Quest’ultimo per quasi tutto il 1919 si rifugiò nella foresta, mettendo in piedi una sorta di milizia personale. Attraverso la medesima, composta da fuoriusciti dell‘Armata Rossa, socialisti-rivoluzionari e contadini scontenti, assassinò diversi attivisti e funzionari bolscevichi. Nell’estate del 1920 Antonov incrementò le sue forze fino ad un totale di 6.000 uomini. Il 19 agosto nel villaggio di Khitrovo i contadini si ribellarono agli esattori del grano per l’approvvigionamento statale. La dinamica dei fatti cambia a seconda della fonte ma è certo che si giunse ad uno scontro armato. La notizia viaggiò rapidamente nei villaggi limitrofi e i disordini divamparono in un batter d’occhio. Le forze bolsceviche dovettero ritirarsi nella capitale del governatorato: Tambov.
I contadini guidati da Antonov marciarono fino alle soglie della città, chiedendo essenzialmente tre cose: l’abolizione del divieto sul libero commercio e sulla libera circolazione delle merci; lo stop alle requisizioni forzate e lo scioglimento della Čeka. Al contempo gli insorti riuscirono ad organizzarsi nell’Unione dei contadini lavoratori (Союз Трудовых Крестьян, abbreviato in “STK”). Una novità senza precedenti: per la prima volta una ribellione simile poteva vantare una rappresentanza pseudo-associativa e sindacale. L’Unione arrivò anche a proclamare la Repubblica democratica provvisoria della regione partigiana di Tambov. Essa adottò la bandiera russa pre-rivoluzionaria ma evitò qualunque richiamo alla monarchia. Importante sottolineare come gli uomini di Antonov non fossero in alcun modo legati ai cosacchi, che invece rimpolpavano le fila dei controrivoluzionari.

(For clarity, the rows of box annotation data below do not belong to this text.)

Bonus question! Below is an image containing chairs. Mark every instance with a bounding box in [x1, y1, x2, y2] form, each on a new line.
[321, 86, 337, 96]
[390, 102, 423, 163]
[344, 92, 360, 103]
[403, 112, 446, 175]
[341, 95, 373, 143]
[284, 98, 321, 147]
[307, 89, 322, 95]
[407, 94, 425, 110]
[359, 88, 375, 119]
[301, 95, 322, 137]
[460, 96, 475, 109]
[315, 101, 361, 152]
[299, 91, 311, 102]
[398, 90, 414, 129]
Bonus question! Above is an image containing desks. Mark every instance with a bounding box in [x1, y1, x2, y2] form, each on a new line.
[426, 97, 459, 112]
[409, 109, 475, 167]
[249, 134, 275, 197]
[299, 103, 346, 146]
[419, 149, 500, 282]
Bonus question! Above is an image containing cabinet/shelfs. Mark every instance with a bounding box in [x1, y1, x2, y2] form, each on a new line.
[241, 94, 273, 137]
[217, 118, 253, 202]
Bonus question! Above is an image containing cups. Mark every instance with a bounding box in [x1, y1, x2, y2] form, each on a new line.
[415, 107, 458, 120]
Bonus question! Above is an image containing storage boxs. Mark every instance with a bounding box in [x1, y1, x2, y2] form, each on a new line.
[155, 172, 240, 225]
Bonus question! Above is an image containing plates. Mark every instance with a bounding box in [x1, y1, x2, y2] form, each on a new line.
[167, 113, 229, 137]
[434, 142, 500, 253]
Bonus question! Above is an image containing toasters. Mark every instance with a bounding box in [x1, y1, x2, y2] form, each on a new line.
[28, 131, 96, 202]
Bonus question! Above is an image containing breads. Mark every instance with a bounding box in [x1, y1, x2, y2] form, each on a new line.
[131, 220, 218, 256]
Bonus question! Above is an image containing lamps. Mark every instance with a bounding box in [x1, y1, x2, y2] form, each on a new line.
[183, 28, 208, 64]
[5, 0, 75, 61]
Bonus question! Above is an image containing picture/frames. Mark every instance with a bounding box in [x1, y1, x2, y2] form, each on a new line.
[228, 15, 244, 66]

Persino dal punto di vista strettamente militare gli uomini di Antonov furono in grado di strutturarsi, ovvero si diedero una forma quanto più prossima a quella di un esercito regolare. Nelle aeree in cui i ribelli presero il controllo, decaddero tutte le istituzioni sovietiche. Entro l’ottobre del 1920 i bolscevichi controllavano la sola città di Tambov in tutto il governatorato. Le fila dell’esercito insorto toccò in novembre le 50.000 unità.
All’alba del 1921 la musica cambiò in favore dell’Armata Rossa. Con la conclusione della guerra sovietico-polacca e la vittoria sui bianchi di Wrangel in Crimea, Mosca rivolse tutte le sue attenzioni su Tambov. Lenin incaricò il generale Mikhail Tukhachevsky dell’abbattimento della rivolta. Forte di circa 100.000 uomini, carri armati e mezzi blindati, Tukhachevsky raggiunse lo scopo della missione entro la fine dell’estate, avvalendosi anche di armi chimiche reperite dalle scorte della Grande Guerra. In autunno rimasero non più di 5.000 riottosi, nascosti tra le foreste e le paludi. Tutti i leader della ribellione scoppiata il 19 agosto 1920 erano deceduti, tutti tranne Alexander Antonov e suo fratello. I due trovarono la morte il 24 giugno 1922, uccisi in combattimento nei pressi del villaggio di Nizhni Shibriai.